11 Replies Latest reply on Dec 6, 2017 10:47 PM by blackwall

    Where's the procedure of packing network protocol header in RoCE v2?

    blackwall

      Hi, lately I began to study the driver's source code of MLNX_OFED_LINUX-4.0-2.0.0.1-rhel7.3-x86_64.

      When  proceeding to the Network protocol stack, I met some problem,hoping for some guide from friends in the community.

      Please let me show the question:

        Now I'm using verbs api(black line at the below pic 2) and familiar with all its procedure(reading source code and mannual) but the abstract layer below it is not familiar.

        So I want to know:

      How is the RoCE v2 packing udp and ip header into the packet?(uh..I'm meaning where it's done,because I haven't found relevant code about it,but do have some clue,seeing below).And I'm not sure if this procudure is done by this driver or by system network stack.Somebody know it?Very pleasure to learn from you!

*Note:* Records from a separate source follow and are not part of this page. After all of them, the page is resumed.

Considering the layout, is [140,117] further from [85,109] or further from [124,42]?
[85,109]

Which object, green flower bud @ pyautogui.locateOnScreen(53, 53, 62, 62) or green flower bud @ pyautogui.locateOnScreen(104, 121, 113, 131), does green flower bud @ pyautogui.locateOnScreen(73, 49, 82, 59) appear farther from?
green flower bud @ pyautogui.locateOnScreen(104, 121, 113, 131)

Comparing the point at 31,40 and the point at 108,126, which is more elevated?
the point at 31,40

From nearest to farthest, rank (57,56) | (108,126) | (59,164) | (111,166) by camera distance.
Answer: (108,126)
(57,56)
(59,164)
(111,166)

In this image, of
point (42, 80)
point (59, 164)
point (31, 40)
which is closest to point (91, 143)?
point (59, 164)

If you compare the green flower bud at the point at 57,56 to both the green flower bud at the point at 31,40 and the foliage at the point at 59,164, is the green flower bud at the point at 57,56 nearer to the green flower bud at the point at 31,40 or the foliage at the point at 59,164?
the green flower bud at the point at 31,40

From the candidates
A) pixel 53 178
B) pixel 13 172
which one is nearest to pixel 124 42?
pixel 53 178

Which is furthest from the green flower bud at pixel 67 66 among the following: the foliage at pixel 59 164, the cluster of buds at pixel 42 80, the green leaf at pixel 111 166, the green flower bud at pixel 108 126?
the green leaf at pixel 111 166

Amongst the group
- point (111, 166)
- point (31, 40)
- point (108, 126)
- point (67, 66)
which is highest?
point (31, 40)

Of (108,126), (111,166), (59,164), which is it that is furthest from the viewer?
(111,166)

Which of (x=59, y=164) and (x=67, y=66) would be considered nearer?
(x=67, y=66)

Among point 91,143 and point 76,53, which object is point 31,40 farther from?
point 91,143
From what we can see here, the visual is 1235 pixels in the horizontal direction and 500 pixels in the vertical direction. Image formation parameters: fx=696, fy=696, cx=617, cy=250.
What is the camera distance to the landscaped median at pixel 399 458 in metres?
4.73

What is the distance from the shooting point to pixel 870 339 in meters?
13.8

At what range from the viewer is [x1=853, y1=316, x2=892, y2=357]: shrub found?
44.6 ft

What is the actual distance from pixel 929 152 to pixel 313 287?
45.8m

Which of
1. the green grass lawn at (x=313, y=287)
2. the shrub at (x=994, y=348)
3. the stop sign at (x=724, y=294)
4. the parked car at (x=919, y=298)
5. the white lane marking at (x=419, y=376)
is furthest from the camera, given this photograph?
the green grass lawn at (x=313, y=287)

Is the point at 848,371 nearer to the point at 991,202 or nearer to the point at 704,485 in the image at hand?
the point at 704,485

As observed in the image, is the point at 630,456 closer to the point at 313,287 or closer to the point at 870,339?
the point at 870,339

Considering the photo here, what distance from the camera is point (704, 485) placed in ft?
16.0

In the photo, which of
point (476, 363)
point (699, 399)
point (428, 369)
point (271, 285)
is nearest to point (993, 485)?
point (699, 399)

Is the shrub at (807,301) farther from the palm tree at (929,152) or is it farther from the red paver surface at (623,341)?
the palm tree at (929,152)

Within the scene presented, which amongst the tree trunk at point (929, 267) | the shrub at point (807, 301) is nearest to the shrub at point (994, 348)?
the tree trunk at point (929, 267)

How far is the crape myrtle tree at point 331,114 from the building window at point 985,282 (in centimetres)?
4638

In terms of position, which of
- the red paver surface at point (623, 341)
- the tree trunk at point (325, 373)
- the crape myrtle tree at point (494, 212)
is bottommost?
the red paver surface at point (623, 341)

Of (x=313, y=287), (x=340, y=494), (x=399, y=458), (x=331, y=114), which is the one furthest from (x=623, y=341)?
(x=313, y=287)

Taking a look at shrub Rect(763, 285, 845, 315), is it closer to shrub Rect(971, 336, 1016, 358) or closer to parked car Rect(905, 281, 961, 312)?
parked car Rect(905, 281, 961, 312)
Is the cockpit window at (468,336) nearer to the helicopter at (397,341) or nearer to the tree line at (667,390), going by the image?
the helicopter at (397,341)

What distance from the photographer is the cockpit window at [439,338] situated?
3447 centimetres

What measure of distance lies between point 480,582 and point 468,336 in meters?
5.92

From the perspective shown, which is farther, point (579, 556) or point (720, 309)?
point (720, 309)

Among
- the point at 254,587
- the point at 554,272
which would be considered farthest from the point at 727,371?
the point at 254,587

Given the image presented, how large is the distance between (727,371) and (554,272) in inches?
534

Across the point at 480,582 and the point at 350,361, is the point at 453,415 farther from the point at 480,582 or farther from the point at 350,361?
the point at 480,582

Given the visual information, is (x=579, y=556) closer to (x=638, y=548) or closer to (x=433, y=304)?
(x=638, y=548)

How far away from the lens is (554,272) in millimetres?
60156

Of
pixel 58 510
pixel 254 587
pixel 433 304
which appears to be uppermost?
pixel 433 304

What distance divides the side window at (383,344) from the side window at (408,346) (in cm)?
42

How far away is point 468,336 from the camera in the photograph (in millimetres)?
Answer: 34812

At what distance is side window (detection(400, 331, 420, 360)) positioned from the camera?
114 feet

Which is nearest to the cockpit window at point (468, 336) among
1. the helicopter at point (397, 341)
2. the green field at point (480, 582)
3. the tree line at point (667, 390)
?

      1.source code from MLNX_OFED_LINUX-4.0-2.0.0.1-rhel7.3-x86_64/MLNX_OFED_SRC-4.0-2.0.0.1/SRPMS/libmlx5-1.2.1mlnx1/src/mlx5.c:

          

          

      2.some explanation of RoCEv2

      RoCE+Protocol+Stack.jpg

      3. RoCEv2 packet format

      RoCE+frame+Format.png

        • Re: Where's the procedure of packing network protocol header in RoCE v2?
          licq

          IP and UDP headers are encapsulated by hardware.

          Each QP has its own context. After QP is created, software set the attributes of the QP context by ibv_modify_qp. These attributes are used by hardware to encapsulate the headers.

          1 of 1 people found this helpful
            • Re: Where's the procedure of packing network protocol header in RoCE v2?
              blackwall

              Thanks for helping.

              Following your indication,I locate the prototype of ibv_modify_qp in kernel layer and it do set some attributes of the QP context and encapsulate the udp sport into the path attributes of QP

              but there are some extra questions that confuse me.May I ask you for advices?

              About how to select src udp port for qp,because the documents say when using Reliable Connection RDMA (RC) the Source UDP port is scrambled per QP.

              But actually,it seems not so clearly for "scramble".

              I did a simple expriment to verify the theory.

              exp 1.create 1 qp to transfer data,capture the network packets.

              exp 2.create 10 qp to transfer data,capture the network packets.

              exp 3.create 100 qp to transfer data,capture the network packets.

              Result:

              exp 1:all packets have the same src udp port.

              exp 2:all packets have the same src udp port.

              exp 3:There exist 3 src udp port.

              Guess:RoCEv2 load balance influences the port selection.

              Questions:How port selection is done?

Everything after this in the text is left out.